# [Data to process]
Start
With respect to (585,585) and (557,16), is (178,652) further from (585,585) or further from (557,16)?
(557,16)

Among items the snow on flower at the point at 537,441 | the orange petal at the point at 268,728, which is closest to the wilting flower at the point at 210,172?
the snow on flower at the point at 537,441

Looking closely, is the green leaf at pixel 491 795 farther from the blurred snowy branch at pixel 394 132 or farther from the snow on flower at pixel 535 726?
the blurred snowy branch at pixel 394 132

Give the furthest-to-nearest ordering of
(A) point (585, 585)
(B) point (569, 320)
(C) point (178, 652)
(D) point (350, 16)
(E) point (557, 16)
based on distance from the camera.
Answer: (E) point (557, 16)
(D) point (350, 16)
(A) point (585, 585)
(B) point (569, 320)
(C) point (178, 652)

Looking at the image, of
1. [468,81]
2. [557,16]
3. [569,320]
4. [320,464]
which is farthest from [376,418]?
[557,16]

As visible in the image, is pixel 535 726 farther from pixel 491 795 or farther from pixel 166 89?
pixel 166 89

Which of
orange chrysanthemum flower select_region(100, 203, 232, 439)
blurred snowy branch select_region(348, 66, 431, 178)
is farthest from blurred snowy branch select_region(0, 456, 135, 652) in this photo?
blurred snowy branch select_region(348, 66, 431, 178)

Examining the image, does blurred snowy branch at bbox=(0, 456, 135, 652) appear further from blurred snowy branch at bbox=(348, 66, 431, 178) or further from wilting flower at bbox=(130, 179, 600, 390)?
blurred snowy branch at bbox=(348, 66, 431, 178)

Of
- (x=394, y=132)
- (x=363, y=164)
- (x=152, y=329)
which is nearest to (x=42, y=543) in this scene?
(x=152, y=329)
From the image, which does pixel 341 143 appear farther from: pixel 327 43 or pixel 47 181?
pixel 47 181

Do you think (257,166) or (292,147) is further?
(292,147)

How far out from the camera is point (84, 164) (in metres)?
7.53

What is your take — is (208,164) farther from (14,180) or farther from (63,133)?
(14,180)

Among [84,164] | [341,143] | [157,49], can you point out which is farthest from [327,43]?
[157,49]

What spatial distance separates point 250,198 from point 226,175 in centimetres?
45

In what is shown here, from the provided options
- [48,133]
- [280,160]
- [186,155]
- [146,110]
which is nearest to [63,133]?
End
# [Work instructions]
Copy the lines of the data exactly, starting at the line that contains "Examining the image, does" and ending at the last line of the data.

# [Answer below]
Examining the image, does blurred snowy branch at bbox=(0, 456, 135, 652) appear further from blurred snowy branch at bbox=(348, 66, 431, 178) or further from wilting flower at bbox=(130, 179, 600, 390)?
blurred snowy branch at bbox=(348, 66, 431, 178)

Of
- (x=394, y=132)
- (x=363, y=164)
- (x=152, y=329)
which is nearest to (x=42, y=543) in this scene?
(x=152, y=329)
From the image, which does pixel 341 143 appear farther from: pixel 327 43 or pixel 47 181?
pixel 47 181

Do you think (257,166) or (292,147) is further?
(292,147)

How far out from the camera is point (84, 164) (in metres)?
7.53

What is your take — is (208,164) farther from (14,180) or farther from (63,133)?
(14,180)

Among [84,164] | [341,143] | [157,49], can you point out which is farthest from [327,43]?
[157,49]

What spatial distance separates point 250,198 from point 226,175 in centimetres?
45

In what is shown here, from the provided options
- [48,133]
- [280,160]
- [186,155]
- [146,110]
which is nearest to [63,133]?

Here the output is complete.